高濃度区は他の区と比較しMII 成熟率がCD法,HD法,共に有意に低くなった.
また,CD法とHD法を比較した場合,高濃度区において,CD法のMII成熟率は有意に低下した.
MII期に達した卵子のミトコンドリアクラスター形成率は,CD法,HD法それぞれ,コントロール区7.8%,10.1%,低濃度区5.9%,4.7%,高濃度区0%,11.8%となり,ミトコンドリアクラスター形成率に有意な差はみられなかった.
【考察】
生体内に強い酸化ストレスを与えることは,マウス卵子の体外成熟培養においてMII成熟を阻害することが明らかとなった.
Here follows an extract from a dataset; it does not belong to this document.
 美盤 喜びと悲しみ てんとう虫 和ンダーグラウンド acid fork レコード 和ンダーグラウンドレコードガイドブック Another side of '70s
また,培養環境が,MII成熟率に関与していることが考えられた.
CD 法で有意にMII成熟率が低下したことから,強い酸化ストレスを受けた生体内から作られた未成熟卵子に体外成熟培養を実施する場合,パラクラインによりMII成熟が妨げられている可能性が示唆された.
本研究の結果から,個体レベルでの酸化ストレスを受けた場合,HD法を用いることでマウス卵子の体外成熟培養の核成熟が改善される可能性があると考えられる.
【結論】
アセフェートを高濃度(70mg/kg)マウスに投与することで,MII 成熟率は低下した.
高濃度区において,CD法(共培養)はHD法(単培養)と比較し,MII成熟率が低下した.
ミトコンドリアクラスター形成率は,CD法とHD法に有意な差はみられなかった.